::: TEXTO CITADO

Drama de época que consagrou Kate Winslet e levou 5 indicações ao Oscar, na Netflix Divulgação / The Weinstein Pictures

Drama de época que consagrou Kate Winslet e levou 5 indicações ao Oscar, na Netflix

Em muitas situações, o passado se comporta como uma fera mantida em uma jaula de ouro, sendo alimentada e acalentada até que, inevitavelmente, revela sua verdadeira força. A paixão ardente de um jovem por uma mulher quase duas décadas mais velha já carrega todos os elementos para o desastre. Quando a isso se adiciona um abismo ideológico e moral, as chances de que ambos não se destruam mutuamente são mínimas.

“O Leitor” é um retrato dos conflitos entre corpo e alma, da necessidade em choque com a honra. Grosso modo, o filme é um tratado sobre a importância das escolhas que, frequentemente, se transformam em maldições persistentes sobre espíritos frágeis. A direção firme de Stephen Daldry adapta o romance homônimo do alemão Bernhard Schlink, publicado em 1995, para criar um drama de guerra ambíguo, onde a inocência e a culpa não são facilmente discerníveis.

Daldry, conhecido por seu trabalho na série “The Crown”, aplica sua vasta experiência técnica para convencer o público de que está diante de uma história real de abjeção e ilusões, ambientada em um período delicado da História.

Em 1995, Michael Berg acorda ao lado de uma mulher, provavelmente pela primeira e última vez, e se prepara para ir trabalhar, dizendo-lhe que terá uma semana cheia, justificando uma possível ausência. Este momento o transporta de volta a 1958, quando, aos quinze anos, chega a Berlim vindo do interior da Alemanha. Doente, faminto e solitário, ele para em um beco sombrio. Hanna Schmitz o encontra, o leva para casa e cuida dele com uma dedicação obsessiva.

::::::
::: LINHAS FORNECIDAS

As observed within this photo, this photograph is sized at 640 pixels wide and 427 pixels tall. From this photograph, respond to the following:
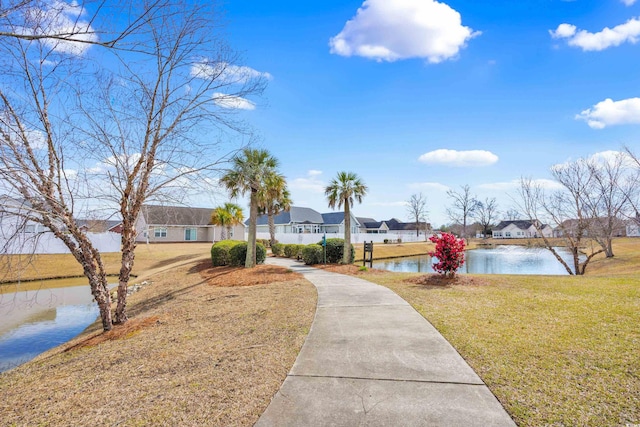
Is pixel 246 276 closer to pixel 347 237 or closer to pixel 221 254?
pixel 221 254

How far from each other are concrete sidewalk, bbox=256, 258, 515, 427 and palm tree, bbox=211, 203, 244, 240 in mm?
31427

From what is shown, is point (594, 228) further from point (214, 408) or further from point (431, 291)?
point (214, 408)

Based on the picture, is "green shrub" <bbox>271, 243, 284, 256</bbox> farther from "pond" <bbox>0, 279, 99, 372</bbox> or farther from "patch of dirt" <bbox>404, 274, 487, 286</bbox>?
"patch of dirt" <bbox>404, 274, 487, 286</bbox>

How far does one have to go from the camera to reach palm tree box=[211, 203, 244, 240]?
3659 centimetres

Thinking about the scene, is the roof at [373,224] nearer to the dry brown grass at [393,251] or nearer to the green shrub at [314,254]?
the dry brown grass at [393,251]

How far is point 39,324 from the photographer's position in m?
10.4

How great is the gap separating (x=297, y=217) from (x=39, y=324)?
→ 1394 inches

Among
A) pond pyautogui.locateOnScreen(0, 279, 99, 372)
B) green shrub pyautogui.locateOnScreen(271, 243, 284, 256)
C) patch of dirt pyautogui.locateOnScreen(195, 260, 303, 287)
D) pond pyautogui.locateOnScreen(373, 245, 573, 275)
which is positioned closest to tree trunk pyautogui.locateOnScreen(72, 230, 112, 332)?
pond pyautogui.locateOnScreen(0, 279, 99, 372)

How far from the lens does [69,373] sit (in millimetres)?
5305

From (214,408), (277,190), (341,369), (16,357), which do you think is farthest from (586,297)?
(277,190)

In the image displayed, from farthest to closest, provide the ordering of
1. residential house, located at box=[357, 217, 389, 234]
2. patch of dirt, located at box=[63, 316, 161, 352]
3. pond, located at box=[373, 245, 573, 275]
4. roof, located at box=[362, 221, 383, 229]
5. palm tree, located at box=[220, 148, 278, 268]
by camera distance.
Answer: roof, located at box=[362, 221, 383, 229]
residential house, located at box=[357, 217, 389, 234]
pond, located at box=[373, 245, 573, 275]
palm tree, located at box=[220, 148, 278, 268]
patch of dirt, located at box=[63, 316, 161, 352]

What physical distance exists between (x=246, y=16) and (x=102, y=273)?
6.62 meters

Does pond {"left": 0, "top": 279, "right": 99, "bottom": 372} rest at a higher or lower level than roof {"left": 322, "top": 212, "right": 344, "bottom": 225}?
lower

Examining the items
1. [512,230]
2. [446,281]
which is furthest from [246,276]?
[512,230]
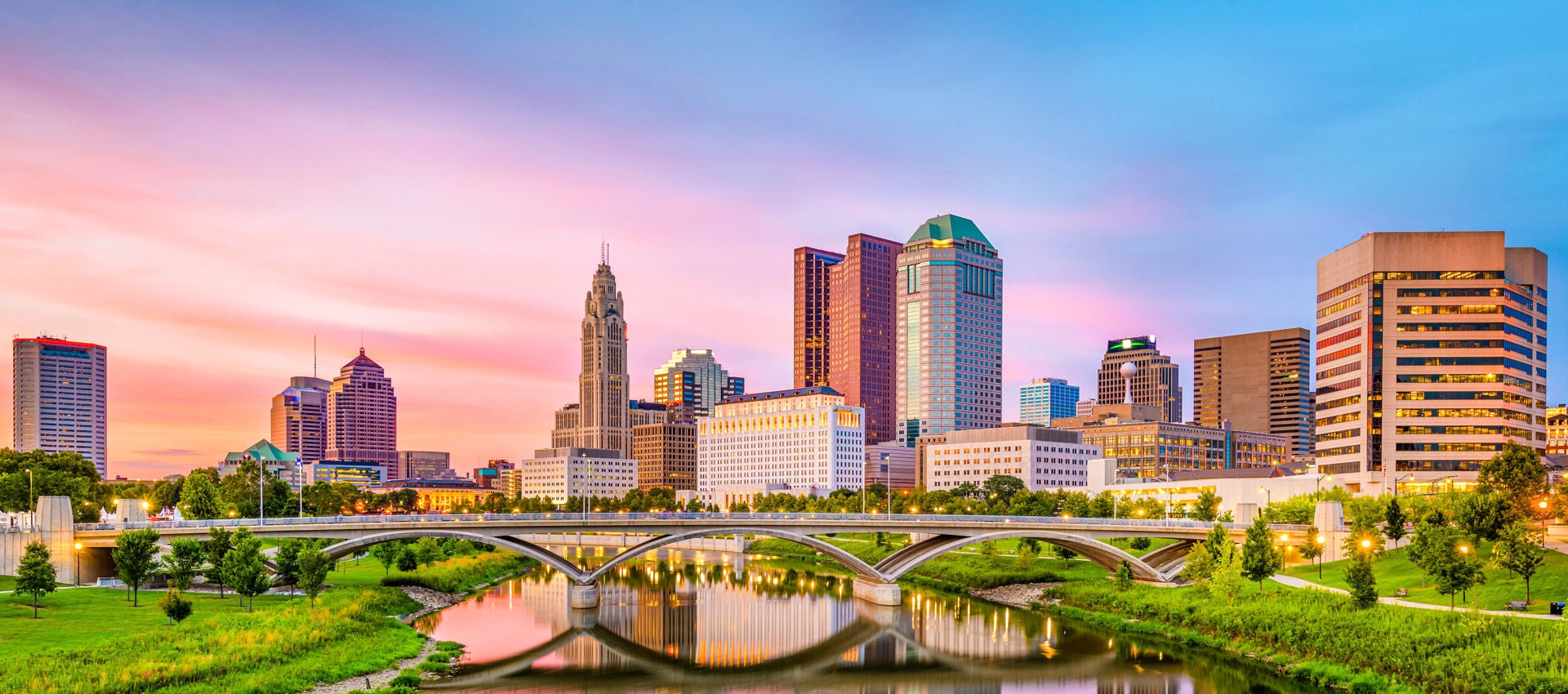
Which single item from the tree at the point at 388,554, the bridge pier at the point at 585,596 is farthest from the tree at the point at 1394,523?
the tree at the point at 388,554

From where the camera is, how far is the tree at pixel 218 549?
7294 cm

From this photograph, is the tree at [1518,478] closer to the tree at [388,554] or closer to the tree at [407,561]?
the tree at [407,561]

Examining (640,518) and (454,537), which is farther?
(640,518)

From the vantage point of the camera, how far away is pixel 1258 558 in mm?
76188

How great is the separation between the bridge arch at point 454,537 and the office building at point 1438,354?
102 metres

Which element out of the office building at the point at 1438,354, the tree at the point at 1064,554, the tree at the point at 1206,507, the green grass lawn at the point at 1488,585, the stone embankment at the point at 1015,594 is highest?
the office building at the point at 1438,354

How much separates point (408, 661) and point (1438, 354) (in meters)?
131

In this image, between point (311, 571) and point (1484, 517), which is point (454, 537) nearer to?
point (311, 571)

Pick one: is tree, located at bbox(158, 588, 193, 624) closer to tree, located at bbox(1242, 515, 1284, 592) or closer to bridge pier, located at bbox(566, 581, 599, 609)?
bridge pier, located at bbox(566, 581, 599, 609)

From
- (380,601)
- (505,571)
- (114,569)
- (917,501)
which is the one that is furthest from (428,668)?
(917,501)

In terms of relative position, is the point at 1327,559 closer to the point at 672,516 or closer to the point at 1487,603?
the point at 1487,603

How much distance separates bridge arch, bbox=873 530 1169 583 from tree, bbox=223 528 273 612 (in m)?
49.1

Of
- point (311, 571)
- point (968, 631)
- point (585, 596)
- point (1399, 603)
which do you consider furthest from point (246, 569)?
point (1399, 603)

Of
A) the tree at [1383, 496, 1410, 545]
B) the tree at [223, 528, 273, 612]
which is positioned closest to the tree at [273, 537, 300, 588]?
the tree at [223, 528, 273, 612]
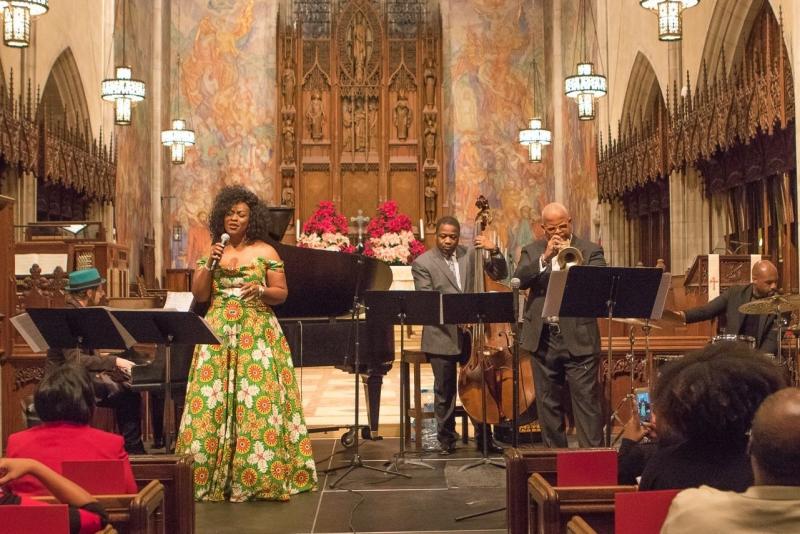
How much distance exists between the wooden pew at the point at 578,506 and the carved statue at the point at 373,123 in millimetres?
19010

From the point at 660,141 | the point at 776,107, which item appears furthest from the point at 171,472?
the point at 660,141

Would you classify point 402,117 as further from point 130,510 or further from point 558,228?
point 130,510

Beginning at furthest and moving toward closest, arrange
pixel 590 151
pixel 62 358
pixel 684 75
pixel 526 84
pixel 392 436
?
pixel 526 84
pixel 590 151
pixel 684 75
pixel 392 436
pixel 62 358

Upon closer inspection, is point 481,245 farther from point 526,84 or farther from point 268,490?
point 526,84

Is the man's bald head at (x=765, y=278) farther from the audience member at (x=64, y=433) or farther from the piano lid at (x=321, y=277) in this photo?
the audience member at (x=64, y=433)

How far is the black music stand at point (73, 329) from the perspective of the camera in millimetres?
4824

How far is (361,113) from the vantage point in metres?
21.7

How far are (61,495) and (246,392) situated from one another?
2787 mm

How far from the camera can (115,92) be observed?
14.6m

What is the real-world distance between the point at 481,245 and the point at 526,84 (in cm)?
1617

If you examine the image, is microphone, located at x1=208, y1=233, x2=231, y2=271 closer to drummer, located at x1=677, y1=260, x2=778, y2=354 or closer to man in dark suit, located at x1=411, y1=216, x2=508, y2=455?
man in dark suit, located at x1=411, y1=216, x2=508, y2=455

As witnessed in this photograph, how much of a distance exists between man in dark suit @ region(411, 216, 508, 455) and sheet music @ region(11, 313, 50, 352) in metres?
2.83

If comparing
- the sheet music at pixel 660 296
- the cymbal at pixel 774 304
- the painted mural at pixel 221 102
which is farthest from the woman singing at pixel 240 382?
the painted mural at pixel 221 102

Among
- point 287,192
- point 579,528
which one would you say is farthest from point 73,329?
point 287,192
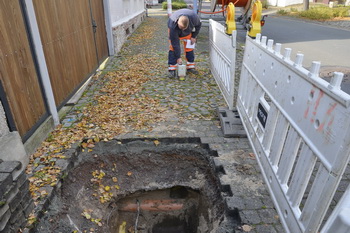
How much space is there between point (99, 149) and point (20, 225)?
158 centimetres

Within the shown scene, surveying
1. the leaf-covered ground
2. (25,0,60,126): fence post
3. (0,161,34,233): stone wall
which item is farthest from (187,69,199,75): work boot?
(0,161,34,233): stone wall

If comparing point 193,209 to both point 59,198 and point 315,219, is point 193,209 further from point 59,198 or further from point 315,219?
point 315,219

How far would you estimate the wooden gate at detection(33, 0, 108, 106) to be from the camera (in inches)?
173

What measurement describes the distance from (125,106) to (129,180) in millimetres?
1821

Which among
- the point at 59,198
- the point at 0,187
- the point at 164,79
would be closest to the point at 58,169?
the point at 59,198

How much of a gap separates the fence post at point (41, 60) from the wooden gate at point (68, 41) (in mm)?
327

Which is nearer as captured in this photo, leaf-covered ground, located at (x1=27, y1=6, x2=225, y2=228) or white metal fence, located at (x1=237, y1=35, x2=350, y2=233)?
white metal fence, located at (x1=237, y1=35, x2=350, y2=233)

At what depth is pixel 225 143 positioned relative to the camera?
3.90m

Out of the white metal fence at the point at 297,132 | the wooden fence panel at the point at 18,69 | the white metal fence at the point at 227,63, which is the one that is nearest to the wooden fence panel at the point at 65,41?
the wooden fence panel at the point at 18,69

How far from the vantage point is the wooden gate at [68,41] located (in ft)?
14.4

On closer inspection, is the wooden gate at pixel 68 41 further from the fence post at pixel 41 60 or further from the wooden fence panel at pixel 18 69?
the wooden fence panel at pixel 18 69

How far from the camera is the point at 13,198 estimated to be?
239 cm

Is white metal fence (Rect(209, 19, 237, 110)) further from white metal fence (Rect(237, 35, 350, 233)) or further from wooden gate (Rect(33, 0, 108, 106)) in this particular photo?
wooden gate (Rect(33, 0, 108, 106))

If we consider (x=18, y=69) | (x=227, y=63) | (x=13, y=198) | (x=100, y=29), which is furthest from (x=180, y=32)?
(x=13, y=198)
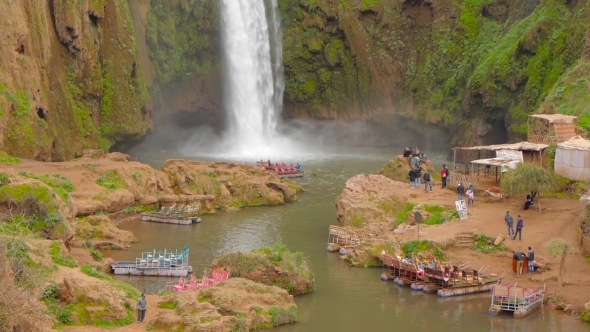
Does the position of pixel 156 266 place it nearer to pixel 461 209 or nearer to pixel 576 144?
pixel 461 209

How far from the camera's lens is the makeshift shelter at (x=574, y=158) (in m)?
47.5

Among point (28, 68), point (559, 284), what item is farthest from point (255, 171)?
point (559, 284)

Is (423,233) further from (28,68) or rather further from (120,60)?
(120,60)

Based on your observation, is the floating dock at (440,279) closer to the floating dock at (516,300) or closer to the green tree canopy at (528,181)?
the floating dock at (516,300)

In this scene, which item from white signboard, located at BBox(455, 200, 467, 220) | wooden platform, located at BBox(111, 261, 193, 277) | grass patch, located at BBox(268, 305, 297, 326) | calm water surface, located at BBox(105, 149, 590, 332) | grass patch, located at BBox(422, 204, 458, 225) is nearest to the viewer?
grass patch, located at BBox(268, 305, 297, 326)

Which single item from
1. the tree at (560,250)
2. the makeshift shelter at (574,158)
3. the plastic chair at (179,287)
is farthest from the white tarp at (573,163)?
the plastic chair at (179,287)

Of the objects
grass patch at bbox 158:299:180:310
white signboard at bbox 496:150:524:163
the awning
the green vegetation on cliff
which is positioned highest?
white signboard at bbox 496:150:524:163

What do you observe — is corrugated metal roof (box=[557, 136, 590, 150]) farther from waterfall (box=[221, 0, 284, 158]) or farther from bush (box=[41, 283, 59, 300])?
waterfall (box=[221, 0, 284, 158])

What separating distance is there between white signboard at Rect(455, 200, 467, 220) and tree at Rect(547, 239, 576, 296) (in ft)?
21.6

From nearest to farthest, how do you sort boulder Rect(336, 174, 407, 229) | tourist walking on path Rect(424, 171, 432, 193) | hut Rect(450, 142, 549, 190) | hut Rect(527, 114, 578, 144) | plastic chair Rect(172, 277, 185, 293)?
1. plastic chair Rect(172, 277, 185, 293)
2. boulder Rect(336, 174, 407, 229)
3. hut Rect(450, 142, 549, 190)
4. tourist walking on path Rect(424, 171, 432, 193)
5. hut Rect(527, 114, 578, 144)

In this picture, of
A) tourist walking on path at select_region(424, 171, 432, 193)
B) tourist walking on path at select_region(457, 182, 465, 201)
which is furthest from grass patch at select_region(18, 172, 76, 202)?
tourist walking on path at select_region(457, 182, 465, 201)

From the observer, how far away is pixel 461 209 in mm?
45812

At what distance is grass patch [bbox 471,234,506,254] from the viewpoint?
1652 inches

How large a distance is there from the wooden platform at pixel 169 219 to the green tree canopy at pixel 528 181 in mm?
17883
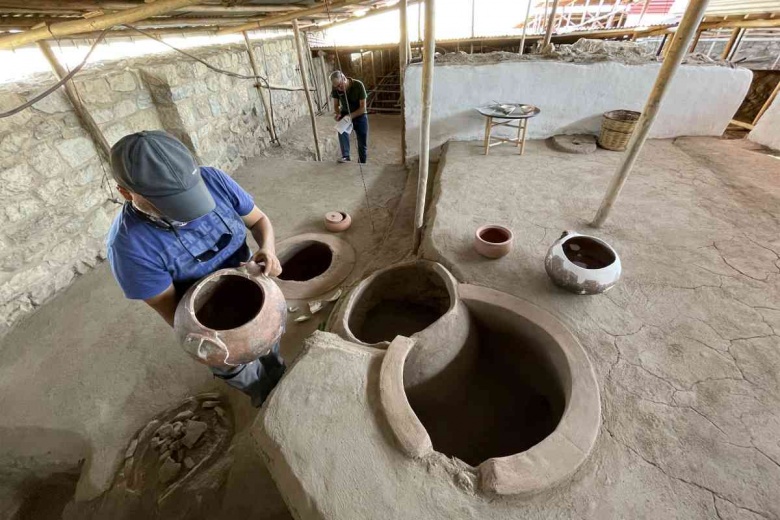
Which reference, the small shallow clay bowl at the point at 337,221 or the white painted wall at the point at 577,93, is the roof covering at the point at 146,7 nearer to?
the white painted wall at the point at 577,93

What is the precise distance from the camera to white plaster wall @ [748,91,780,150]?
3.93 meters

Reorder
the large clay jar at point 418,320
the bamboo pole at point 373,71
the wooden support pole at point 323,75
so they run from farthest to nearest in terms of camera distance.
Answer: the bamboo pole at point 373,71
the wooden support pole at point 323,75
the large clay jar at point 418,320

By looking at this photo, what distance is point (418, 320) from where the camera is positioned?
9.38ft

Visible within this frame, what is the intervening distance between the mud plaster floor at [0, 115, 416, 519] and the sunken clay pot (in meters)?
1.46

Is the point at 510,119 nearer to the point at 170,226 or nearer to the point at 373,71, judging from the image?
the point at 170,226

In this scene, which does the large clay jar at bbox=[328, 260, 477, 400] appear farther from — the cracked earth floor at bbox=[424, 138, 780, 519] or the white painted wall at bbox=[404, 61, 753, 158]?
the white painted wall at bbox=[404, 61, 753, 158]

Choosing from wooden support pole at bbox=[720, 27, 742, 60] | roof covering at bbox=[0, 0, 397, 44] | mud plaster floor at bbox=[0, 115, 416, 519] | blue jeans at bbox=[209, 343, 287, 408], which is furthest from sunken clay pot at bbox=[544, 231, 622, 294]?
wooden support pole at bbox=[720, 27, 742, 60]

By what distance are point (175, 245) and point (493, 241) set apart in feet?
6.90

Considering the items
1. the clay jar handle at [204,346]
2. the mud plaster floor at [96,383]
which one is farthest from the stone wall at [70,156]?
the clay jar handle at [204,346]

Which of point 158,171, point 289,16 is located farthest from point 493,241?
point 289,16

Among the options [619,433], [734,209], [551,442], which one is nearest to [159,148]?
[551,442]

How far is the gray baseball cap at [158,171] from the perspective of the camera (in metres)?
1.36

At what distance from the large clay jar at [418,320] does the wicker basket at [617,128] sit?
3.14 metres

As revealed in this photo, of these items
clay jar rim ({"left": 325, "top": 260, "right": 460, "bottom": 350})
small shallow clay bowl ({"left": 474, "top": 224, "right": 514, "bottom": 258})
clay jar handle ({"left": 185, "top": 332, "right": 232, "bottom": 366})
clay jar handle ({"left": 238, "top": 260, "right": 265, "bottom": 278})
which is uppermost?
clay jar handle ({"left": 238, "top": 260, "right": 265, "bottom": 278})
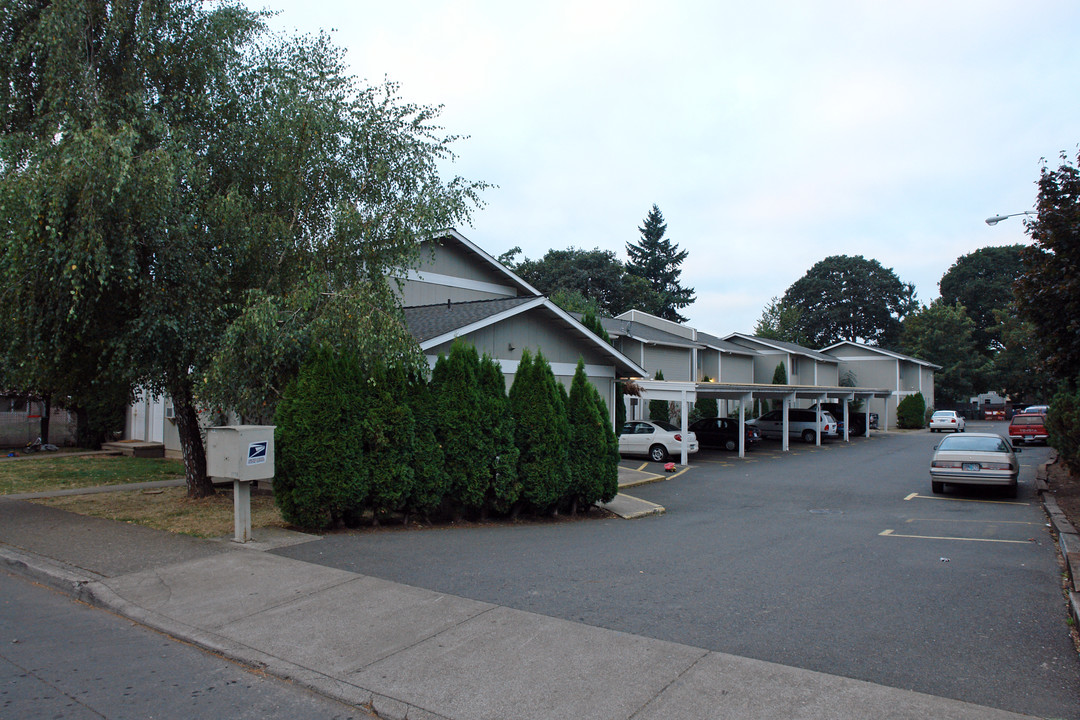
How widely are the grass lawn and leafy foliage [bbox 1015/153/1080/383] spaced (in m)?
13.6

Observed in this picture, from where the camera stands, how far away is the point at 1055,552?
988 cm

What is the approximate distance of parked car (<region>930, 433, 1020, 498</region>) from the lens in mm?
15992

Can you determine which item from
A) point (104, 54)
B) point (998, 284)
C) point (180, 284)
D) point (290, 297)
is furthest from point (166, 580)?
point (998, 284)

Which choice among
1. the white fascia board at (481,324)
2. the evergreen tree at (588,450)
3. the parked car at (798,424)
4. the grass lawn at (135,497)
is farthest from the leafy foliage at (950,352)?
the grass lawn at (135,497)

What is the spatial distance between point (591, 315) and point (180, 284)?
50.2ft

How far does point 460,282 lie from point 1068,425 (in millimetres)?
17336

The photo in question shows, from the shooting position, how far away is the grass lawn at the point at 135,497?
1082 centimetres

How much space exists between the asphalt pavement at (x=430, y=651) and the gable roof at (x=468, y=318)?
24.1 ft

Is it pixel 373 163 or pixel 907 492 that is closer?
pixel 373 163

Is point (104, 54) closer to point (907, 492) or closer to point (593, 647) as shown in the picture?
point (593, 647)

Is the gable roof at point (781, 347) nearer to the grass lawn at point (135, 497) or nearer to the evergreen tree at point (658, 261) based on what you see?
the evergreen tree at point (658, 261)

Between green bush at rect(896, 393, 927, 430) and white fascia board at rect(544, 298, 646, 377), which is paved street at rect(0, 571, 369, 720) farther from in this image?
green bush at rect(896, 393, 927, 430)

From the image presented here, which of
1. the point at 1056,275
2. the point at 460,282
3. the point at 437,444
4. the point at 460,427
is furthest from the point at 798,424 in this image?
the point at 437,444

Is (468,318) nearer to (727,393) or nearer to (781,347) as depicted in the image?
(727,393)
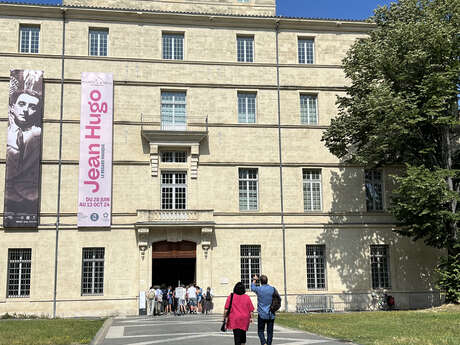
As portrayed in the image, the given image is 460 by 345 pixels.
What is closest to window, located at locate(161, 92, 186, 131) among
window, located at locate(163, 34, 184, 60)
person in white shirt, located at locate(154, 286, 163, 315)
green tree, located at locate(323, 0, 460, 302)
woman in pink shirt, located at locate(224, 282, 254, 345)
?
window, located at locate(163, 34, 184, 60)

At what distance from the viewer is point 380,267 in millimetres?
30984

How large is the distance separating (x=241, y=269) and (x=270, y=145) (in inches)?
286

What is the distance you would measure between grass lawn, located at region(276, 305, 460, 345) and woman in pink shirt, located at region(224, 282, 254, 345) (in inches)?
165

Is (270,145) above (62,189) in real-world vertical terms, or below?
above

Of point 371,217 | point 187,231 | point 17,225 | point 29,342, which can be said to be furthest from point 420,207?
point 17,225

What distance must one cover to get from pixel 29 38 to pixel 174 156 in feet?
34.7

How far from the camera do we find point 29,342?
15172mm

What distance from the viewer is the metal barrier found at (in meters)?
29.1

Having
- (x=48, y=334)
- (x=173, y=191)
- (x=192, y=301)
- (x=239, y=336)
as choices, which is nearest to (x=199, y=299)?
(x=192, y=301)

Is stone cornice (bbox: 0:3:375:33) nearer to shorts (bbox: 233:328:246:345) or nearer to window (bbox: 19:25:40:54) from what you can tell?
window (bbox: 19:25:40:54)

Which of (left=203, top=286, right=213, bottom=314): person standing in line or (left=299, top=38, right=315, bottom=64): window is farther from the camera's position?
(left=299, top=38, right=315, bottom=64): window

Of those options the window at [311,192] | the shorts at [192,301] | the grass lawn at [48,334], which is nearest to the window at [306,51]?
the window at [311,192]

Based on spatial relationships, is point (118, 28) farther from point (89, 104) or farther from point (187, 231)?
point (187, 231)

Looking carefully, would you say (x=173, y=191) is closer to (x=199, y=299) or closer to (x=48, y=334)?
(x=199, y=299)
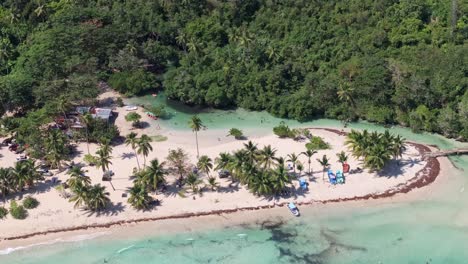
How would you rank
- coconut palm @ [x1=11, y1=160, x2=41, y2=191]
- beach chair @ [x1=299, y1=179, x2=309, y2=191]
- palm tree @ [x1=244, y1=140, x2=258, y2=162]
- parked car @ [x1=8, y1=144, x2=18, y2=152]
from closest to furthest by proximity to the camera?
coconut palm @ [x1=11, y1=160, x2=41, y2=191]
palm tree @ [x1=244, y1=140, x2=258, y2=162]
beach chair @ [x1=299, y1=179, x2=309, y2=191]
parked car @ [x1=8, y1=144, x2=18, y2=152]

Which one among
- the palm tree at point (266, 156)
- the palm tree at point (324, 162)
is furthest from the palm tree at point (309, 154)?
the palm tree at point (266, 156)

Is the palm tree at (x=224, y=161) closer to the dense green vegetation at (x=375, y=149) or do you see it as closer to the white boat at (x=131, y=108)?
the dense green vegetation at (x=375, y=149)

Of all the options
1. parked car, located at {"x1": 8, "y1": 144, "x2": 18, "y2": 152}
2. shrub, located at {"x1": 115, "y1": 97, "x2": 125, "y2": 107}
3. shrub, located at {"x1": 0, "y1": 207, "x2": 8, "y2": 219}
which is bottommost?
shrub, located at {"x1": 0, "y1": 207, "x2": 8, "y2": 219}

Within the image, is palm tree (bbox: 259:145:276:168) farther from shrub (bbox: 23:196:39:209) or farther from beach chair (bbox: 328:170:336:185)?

::::::

> _EXERCÍCIOS PROPOSTOS_:
**a.** Copie fielmente o trecho do texto sobre “O Leitor” que começa em "Em muitas situações, o" e vai até "mutuamente são mínimas.", inclusive.
**b.** Responda, com base no texto sobre “O Leitor”, às perguntas abaixo:
(i) Em que ano foi publicado o romance de Bernhard Schlink?
(ii) Por qual série Stephen Daldry é conhecido?
(iii) Que idade tem Michael Berg quando chega a Berlim?
**c.** Traduza para o inglês esta frase do texto sobre “O Leitor”: “Doente, faminto e solitário, ele para em um beco sombrio.”

> _SOLUÇÕES_:
**a.**
Em muitas situações, o passado se comporta como uma fera mantida em uma jaula de ouro, sendo alimentada e acalentada até que, inevitavelmente, revela sua verdadeira força. A paixão ardente de um jovem por uma mulher quase duas décadas mais velha já carrega todos os elementos para o desastre. Quando a isso se adiciona um abismo ideológico e moral, as chances de que ambos não se destruam mutuamente são mínimas.

**b.**
(i) Em 1995.
(ii) Pela série “The Crown”.
(iii) Quinze anos.

**c.** Sick, hungry and alone, he stops in a dark alley.